Improving. At least, he’s not been minding me being honest. Okay, enough with get-to-know-me (or us) part. I don’t want you to get all drowsy, skip this part and leave what I’ve written hanging. Now, walk towards your fridge or cupboard or room (that’s where I keep my stuffs especially when I only want them for myself) and serve yourself something to munch – peanuts, popcorn, chips, whatever, and of course, soda or water (if you’re on a diet and won’t process added calories) to gulp down what you’ve taken in.

It was a week after my high school graduation that I received the most awesome gift ever (well, for me). It was a two-way ticket for two to this place I have been longing to put my feet on. Cool, right? Yes. I remembered hugging both mum and dad so tight and jumping for like a minute continuously in so much delight. Lucky they didn’t burst. I gave them pecks on the cheeks especially mum whom I told how historical and stunning in pictures the place was, and that someday I would take pleasure in setting my own eyes on it. Right. I was a hundred and one percent sure that mum convinced dad that it would be the best gift ever. My brother? He was in the kitchen eating (he seemed to have forgotten the chewing part of it) as if he was starved for a week.

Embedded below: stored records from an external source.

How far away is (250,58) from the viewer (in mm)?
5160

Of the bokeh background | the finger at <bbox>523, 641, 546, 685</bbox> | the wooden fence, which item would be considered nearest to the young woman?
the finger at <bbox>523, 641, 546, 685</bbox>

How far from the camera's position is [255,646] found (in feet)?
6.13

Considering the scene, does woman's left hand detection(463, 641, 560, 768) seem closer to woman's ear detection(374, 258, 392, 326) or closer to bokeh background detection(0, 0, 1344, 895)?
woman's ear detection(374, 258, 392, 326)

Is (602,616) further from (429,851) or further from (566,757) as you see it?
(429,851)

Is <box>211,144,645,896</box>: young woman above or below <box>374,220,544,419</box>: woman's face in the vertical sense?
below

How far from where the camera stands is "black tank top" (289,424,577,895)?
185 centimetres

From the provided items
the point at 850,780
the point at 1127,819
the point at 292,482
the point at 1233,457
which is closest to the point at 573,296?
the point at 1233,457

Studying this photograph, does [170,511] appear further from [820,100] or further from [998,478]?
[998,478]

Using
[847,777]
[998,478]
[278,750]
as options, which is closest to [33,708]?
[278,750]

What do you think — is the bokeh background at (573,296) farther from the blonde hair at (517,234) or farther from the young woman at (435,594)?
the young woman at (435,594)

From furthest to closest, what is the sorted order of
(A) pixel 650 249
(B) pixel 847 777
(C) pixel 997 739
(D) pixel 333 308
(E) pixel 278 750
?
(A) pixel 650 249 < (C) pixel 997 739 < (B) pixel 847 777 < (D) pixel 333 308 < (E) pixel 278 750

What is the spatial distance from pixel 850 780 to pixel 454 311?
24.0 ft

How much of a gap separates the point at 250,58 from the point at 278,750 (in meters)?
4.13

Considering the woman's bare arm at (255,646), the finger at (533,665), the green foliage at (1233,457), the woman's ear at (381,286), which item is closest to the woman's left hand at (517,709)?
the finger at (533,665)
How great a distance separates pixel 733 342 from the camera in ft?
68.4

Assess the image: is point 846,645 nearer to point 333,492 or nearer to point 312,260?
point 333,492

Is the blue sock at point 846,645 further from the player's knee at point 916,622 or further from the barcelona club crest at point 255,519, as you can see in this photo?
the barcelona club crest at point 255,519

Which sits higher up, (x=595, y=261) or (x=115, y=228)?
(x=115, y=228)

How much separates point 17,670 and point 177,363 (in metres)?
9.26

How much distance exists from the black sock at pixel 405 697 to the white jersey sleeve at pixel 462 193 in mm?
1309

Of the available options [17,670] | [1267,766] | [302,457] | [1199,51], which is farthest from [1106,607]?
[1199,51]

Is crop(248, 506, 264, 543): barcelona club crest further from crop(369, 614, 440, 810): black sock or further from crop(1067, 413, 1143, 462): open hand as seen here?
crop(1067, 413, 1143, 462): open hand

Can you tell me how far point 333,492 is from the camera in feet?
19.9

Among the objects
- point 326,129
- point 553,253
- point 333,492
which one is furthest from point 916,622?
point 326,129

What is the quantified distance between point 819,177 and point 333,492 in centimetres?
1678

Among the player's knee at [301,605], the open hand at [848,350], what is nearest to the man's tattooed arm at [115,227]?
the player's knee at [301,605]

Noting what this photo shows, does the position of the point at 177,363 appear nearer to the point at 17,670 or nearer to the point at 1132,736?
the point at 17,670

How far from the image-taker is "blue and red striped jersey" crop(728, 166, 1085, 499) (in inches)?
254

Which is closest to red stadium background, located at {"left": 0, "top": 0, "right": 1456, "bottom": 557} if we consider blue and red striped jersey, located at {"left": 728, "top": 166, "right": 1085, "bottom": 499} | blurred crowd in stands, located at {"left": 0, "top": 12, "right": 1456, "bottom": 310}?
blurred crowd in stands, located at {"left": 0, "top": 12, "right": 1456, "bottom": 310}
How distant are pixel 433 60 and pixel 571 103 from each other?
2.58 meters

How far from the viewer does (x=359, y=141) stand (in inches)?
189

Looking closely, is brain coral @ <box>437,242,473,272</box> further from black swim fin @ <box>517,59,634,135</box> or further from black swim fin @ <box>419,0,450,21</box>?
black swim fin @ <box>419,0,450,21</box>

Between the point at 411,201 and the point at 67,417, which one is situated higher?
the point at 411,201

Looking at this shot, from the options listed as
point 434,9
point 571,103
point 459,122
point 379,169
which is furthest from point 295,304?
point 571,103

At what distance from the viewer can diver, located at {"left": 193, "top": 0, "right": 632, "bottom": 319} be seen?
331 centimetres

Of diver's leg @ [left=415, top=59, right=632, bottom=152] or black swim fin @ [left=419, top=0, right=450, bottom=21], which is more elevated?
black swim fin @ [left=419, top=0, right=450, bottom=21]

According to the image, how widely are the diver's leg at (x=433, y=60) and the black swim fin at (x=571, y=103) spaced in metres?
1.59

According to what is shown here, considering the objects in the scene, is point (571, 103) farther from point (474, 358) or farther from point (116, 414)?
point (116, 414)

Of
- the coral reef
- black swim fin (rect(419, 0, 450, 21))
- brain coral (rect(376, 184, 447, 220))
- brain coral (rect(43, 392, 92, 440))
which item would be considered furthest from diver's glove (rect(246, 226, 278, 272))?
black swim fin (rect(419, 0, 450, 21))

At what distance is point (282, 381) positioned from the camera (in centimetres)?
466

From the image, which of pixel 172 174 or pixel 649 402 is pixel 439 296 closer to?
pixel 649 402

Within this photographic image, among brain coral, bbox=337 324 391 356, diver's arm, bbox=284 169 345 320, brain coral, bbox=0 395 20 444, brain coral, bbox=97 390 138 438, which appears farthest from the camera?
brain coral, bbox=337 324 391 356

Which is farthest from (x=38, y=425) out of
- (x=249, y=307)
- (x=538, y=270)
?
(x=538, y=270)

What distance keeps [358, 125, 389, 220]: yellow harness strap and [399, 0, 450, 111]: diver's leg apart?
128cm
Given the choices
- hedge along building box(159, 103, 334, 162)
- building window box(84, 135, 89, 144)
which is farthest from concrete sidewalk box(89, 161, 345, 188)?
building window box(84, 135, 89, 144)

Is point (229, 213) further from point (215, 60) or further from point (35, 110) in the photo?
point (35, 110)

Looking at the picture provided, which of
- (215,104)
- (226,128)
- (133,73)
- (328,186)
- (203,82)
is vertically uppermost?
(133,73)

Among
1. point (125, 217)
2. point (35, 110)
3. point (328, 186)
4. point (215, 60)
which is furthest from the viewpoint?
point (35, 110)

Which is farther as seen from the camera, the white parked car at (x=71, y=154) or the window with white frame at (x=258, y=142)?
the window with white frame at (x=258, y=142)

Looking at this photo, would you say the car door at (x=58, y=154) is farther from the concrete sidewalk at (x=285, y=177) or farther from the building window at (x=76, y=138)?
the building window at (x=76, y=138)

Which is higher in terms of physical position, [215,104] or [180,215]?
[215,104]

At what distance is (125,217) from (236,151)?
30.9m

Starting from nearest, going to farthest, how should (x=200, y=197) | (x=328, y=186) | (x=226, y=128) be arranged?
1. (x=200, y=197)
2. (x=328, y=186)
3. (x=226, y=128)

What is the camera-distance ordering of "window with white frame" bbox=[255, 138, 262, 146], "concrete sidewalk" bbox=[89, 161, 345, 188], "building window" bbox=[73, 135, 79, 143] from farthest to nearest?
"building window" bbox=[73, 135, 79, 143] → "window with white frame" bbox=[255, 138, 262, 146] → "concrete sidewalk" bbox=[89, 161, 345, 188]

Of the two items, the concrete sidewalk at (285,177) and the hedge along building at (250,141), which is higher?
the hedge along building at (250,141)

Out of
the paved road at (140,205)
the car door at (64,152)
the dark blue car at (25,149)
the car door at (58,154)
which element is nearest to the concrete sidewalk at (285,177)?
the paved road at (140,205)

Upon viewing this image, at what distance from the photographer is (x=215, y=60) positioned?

“You are taking your brother with you, Julz.” And that was the uneven and most unjustifiable  part of the deal! My brother and I on a trip? Like seriously? That’s suicide. I tried inducing them with facts. That Delvin’s a dork. That Delvin’s a nagger and won’t like nature-trippings and long walks. That Delvin’s the most unbearable person that ever existed, next to Hitler. But they didn’t buy my excuses. They seemed dumbfounded for a second and then laughed (my ever so-composed parents cackling their heart out) and left me like a mess with my brother, not far from where I was on my feet, then chomping a big piece of cheese cake (that was almost as big as a quarter) all alone. And he was all smiles.